À Kinshasa, la suspension du porte-parole des Forces armées de la République Démocratique du Congo (FARDC) a suscité une réaction ferme du chef de l’État. Réuni en Conseil des Ministres le vendredi 2 janvier 2026, le Président Félix-Antoine Tshisekedi a rappelé avec gravité que toute prise de parole officielle a fortiori lorsqu’elle émane d’une institution stratégique comme l’armée, engage l’image, la crédibilité et l’unité de la Nation.
Sans détour, le chef de l’État a dénoncé des propos tenus sur la chaîne nationale et jugés discriminatoires, soulignant qu’ils sont incompatibles avec les valeurs républicaines et l’éthique de responsabilité attendues d’un haut responsable public. « La parole publique engage l’État dans ce qu’il a de plus essentiel : sa crédibilité, son autorité morale et sa capacité à rassembler », a-t-il déclaré, selon des propos rapportés par le porte-parole du gouvernement, Patrick Muyaya.
Félix Tshisekedi a dans le même élan validé les mesures disciplinaires prises à l’encontre de l’officier concerné, insistant sur la nécessité d’une communication maîtrisée, réfléchie et respectueuse. Il a appelé l’ensemble des responsables civils et militaires à faire preuve de retenue, particulièrement sur des sujets sensibles touchant à la sécurité nationale, à la cohésion sociale et au vivre-ensemble.

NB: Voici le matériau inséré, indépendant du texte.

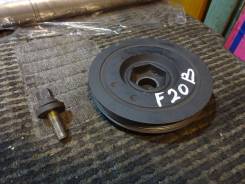 Шкив коленвала. Honda Accord, CF4 Двигатели: F20B, F20B1, F20B2, F20B3, F20B4, F20B5, F20B6, F20B7, HONDAEF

Pour prévenir toute récidive, le Président de la République a enfin instruit le Ministère de la Communication et des Médias de renforcer les mécanismes de coordination de la parole gouvernementale. Une manière de rappeler que dans un contexte national et régional fragile, la communication officielle doit demeurer un levier de stabilité et de confiance et non un facteur de fracture. Pour mémoire, le général Sylvain Ekenge avait tenu, le 27 décembre sur les antennes de la RTNC, des propos à caractère discriminatoire, entraînant sa suspension ainsi que celle du journaliste ayant conduit l’entretien.